§ What the exercise asks
Return the lines of the data below starting at the one holding "family: Bovidae" and ending at the one holding "order: Accipitriformes", word for word, leaving every picture out.

Collected data

--------------------

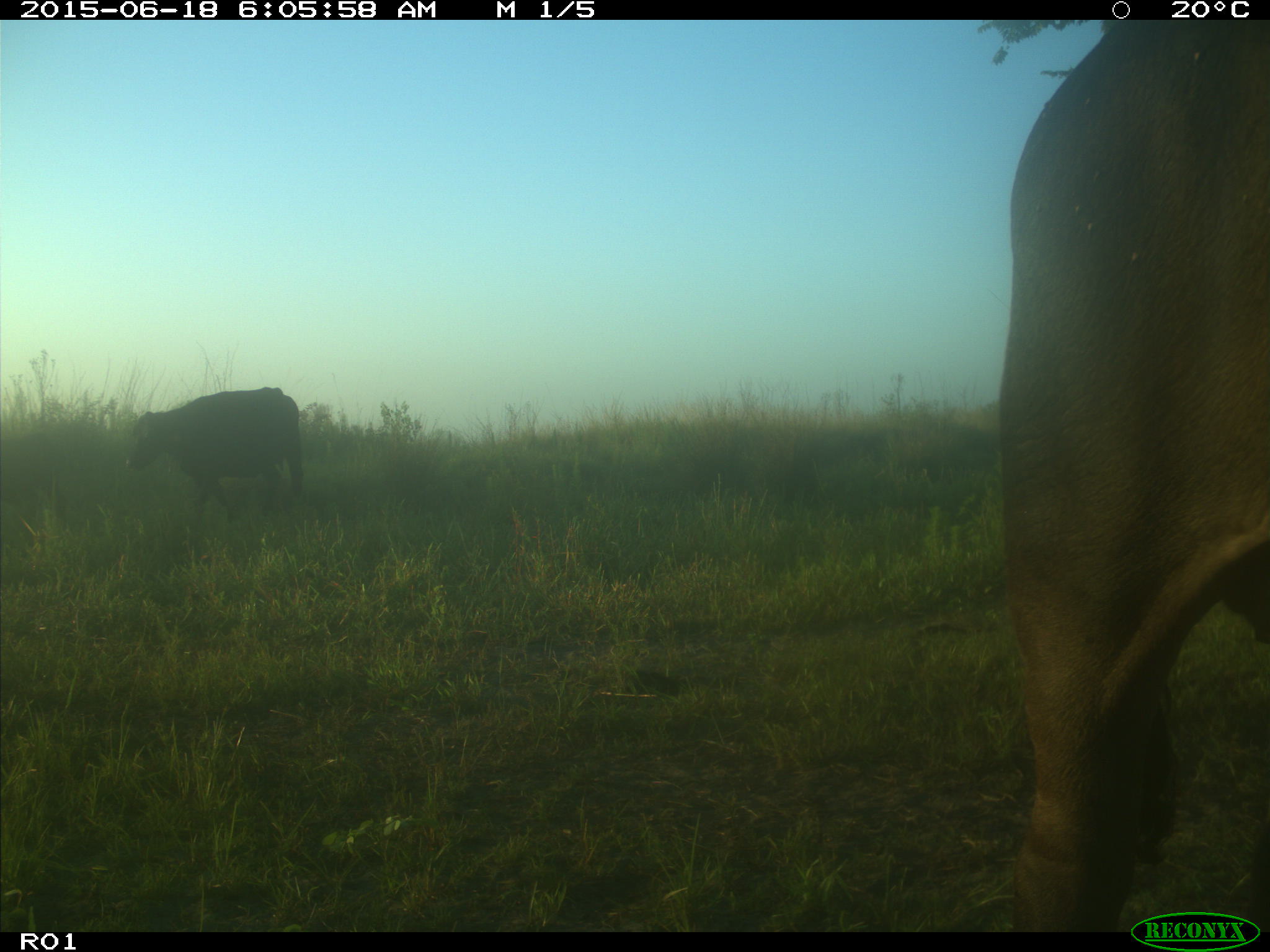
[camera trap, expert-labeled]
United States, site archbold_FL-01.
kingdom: Animalia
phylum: Chordata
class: Mammalia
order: Artiodactyla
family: Bovidae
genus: Bos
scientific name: Bos taurus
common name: domestic cow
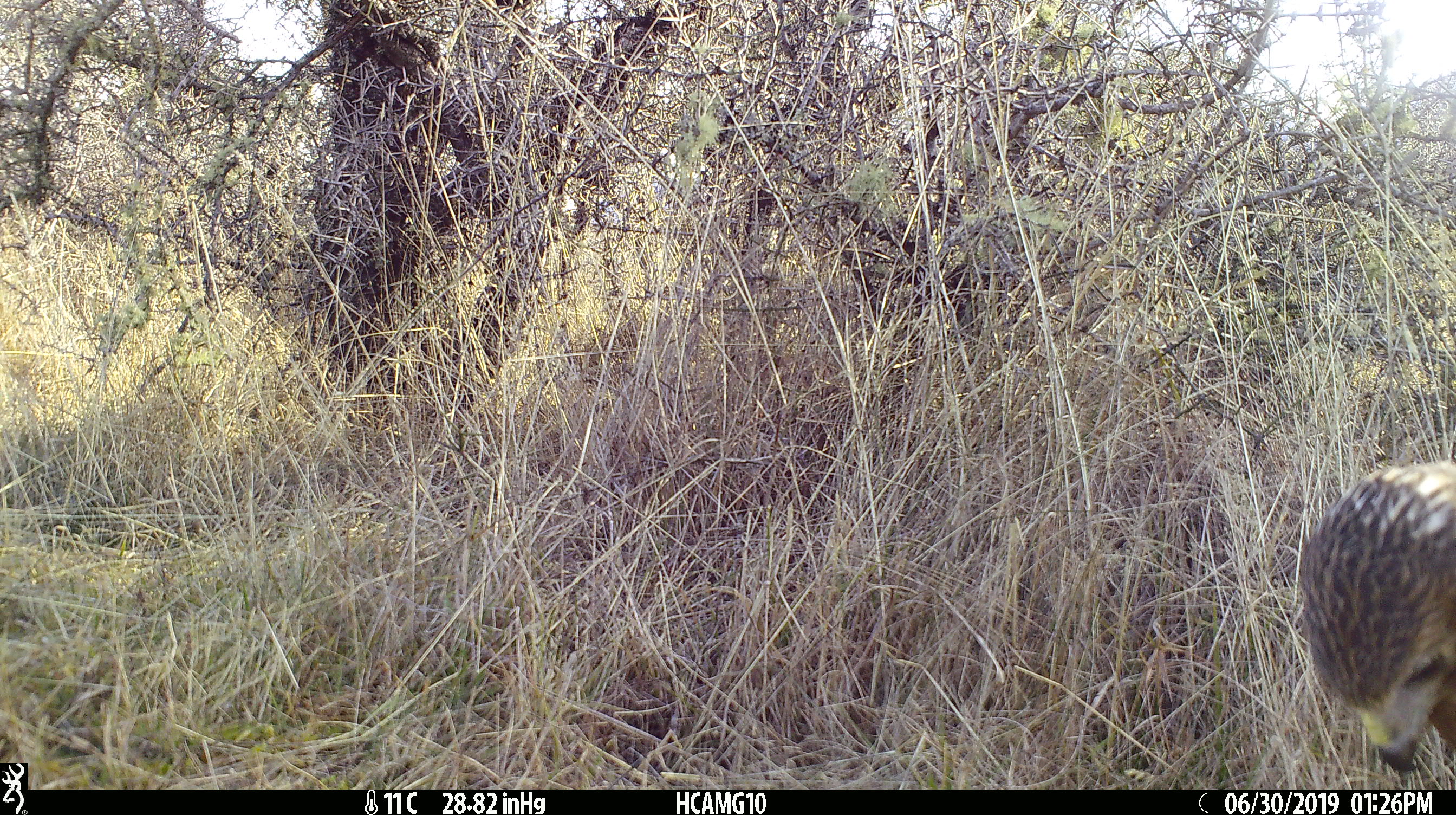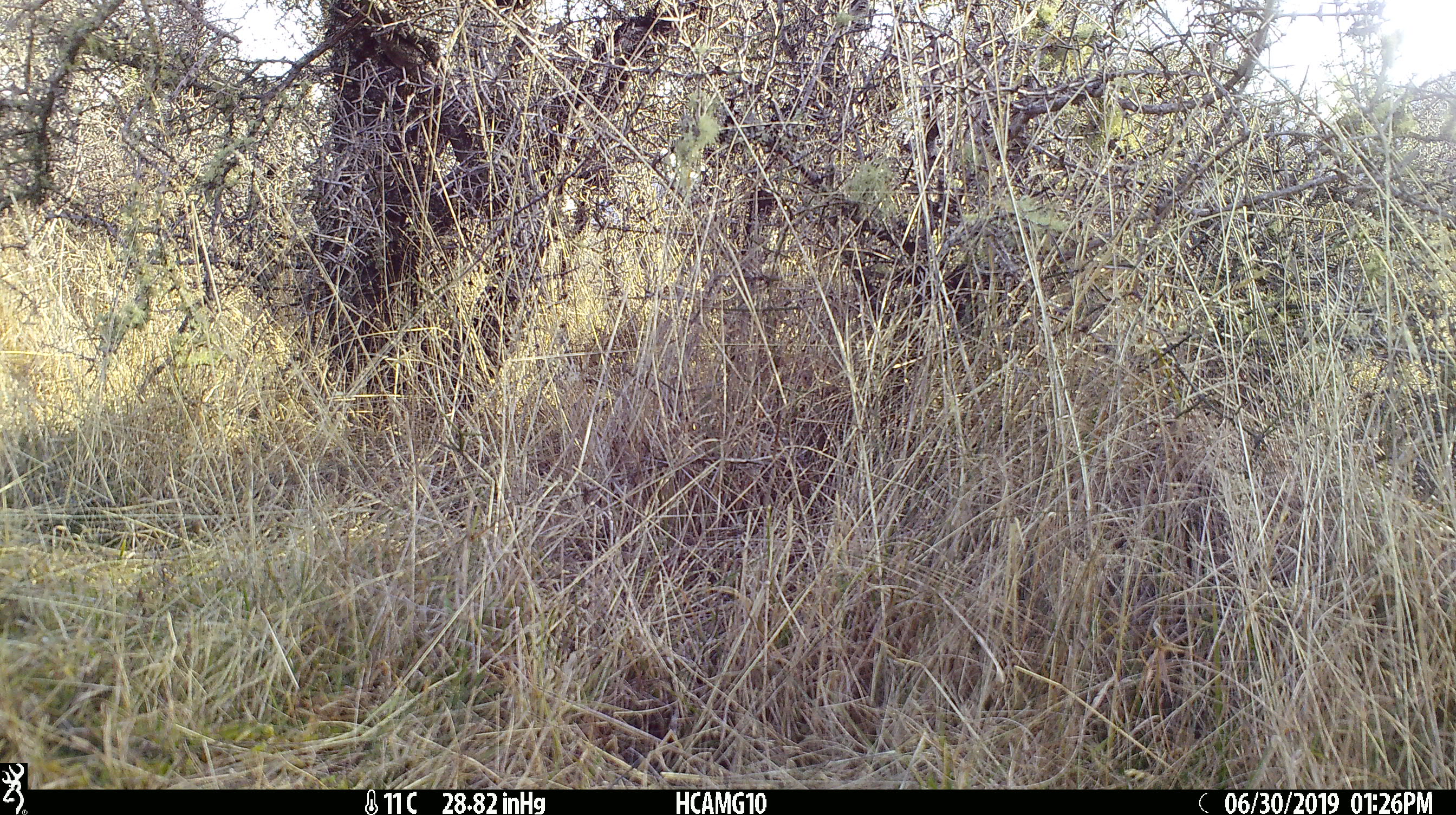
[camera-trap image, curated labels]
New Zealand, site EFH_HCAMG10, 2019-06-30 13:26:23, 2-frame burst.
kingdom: Animalia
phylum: Chordata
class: Aves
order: Accipitriformes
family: Accipitridae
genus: Circus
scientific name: Circus approximans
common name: swamp harrier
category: harrier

--------------------

§ Task output
family: Bovidae
genus: Bos
scientific name: Bos taurus
common name: domestic cow
[camera-trap image, curated labels]
New Zealand, site EFH_HCAMG10, 2019-06-30 13:26:23, 2-frame burst.
kingdom: Animalia
phylum: Chordata
class: Aves
order: Accipitriformes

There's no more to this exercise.